BLAGNAC, France - The world's largest passenger plane, the Airbus A380, successfully took off on its maiden flight Wednesday, a milestone for aviation and for the European aircraft-maker's battle with American rival Boeing Co.

The world's biggest airliner, the Airbus A380, takes off to make its maiden flight at Toulouse Blagnac airport , southwestern France, April 27, 2005. After 11 years of preparation and $13 billion in spending, the world's largest passenger plane, flies for the first time today. [Reuters]
The giant plane's four engines hauled its double-decked, 280-metric ton 308-ton fuselage aloft at 10:29 a.m., an achievement watched by thousands of spectators 101 years after the Wright brothers first mastered controlled, sustained flight.

The plane was carrying a crew of six and 22 tons of on-board test instruments. Its first flight was expected to last about four hours.

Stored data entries
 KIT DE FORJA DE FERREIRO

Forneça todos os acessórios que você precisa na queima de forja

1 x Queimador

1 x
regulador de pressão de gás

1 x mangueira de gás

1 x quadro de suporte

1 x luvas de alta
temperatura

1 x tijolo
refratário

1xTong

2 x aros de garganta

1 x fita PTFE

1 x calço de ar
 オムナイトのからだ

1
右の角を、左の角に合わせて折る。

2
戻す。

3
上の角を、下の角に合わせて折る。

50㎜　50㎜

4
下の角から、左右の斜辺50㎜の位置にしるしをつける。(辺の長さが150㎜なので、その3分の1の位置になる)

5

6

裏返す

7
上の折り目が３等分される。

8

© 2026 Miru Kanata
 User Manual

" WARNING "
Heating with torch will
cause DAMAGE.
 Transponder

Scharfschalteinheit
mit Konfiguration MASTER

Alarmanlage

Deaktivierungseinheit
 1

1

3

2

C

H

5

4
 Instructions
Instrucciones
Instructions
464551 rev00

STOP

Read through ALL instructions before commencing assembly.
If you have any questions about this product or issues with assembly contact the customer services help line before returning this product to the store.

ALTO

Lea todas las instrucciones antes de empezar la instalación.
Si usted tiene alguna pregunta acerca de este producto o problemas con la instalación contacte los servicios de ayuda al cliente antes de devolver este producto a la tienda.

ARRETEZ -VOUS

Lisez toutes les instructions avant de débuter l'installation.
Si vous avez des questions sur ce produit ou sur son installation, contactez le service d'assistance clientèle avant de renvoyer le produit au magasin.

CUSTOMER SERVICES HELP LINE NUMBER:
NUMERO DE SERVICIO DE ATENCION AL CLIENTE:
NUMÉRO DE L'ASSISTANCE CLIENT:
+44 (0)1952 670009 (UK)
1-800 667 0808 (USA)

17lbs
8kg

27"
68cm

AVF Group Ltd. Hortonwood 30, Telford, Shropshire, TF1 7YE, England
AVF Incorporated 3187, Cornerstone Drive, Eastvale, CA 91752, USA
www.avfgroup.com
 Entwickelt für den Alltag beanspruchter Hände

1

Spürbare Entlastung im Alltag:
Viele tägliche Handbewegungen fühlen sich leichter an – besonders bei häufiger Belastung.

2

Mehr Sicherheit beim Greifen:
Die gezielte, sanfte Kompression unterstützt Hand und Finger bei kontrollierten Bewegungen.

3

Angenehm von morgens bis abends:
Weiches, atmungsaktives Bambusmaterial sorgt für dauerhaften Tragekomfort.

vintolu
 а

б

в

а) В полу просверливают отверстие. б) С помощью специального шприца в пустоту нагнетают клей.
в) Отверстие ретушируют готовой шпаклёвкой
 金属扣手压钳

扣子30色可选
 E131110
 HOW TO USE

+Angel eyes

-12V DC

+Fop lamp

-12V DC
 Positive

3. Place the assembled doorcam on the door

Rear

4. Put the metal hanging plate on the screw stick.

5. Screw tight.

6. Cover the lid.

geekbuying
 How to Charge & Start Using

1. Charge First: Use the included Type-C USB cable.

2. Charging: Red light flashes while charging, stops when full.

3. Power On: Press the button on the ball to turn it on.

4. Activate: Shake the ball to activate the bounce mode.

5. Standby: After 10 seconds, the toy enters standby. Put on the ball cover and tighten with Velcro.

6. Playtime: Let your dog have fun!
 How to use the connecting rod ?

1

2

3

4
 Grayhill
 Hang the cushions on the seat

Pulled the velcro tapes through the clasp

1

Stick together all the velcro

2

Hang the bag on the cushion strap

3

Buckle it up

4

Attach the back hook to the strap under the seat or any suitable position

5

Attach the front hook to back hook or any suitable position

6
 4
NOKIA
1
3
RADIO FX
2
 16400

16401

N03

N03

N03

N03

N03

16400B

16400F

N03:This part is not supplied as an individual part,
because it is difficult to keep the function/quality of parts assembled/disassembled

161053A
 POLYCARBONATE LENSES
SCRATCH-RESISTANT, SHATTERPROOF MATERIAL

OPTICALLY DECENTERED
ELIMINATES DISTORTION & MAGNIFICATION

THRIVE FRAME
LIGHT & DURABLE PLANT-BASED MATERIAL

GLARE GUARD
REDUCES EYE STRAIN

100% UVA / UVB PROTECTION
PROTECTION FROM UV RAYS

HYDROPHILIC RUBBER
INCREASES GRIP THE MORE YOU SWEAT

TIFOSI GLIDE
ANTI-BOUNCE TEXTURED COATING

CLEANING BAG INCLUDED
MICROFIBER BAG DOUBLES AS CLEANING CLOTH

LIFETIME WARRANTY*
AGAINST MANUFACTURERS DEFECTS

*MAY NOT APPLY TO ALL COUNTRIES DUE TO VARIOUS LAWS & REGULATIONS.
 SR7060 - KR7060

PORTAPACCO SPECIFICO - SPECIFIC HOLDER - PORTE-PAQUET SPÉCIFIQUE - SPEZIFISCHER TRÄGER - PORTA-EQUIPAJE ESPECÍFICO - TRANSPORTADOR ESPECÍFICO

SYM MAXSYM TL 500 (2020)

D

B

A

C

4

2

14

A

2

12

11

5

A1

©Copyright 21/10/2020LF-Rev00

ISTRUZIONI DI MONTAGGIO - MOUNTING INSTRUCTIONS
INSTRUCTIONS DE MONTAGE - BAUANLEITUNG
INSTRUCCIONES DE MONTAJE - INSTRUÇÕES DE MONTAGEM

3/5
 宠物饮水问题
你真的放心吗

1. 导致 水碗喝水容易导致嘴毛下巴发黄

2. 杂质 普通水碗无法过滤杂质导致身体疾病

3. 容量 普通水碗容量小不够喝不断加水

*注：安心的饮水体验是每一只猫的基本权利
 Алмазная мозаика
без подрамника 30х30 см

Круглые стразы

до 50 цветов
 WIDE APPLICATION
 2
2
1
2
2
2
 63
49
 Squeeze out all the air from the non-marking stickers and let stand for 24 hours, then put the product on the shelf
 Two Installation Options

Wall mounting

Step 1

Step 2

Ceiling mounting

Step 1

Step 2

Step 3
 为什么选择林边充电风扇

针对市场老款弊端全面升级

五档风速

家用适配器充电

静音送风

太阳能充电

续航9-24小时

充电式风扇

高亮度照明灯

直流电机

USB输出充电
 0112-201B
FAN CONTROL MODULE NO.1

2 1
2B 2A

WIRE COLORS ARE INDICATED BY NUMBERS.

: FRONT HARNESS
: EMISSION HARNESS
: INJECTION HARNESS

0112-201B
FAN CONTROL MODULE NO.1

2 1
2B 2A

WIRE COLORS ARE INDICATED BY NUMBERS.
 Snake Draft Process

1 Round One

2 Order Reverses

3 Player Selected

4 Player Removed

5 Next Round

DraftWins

Task directions: Write out the Airbus A380 maiden flight text in full, word for word. You won't need the records for this.

Written response:
BLAGNAC, France - The world's largest passenger plane, the Airbus A380, successfully took off on its maiden flight Wednesday, a milestone for aviation and for the European aircraft-maker's battle with American rival Boeing Co.

The world's biggest airliner, the Airbus A380, takes off to make its maiden flight at Toulouse Blagnac airport , southwestern France, April 27, 2005. After 11 years of preparation and $13 billion in spending, the world's largest passenger plane, flies for the first time today. [Reuters]
The giant plane's four engines hauled its double-decked, 280-metric ton 308-ton fuselage aloft at 10:29 a.m., an achievement watched by thousands of spectators 101 years after the Wright brothers first mastered controlled, sustained flight.

The plane was carrying a crew of six and 22 tons of on-board test instruments. Its first flight was expected to last about four hours.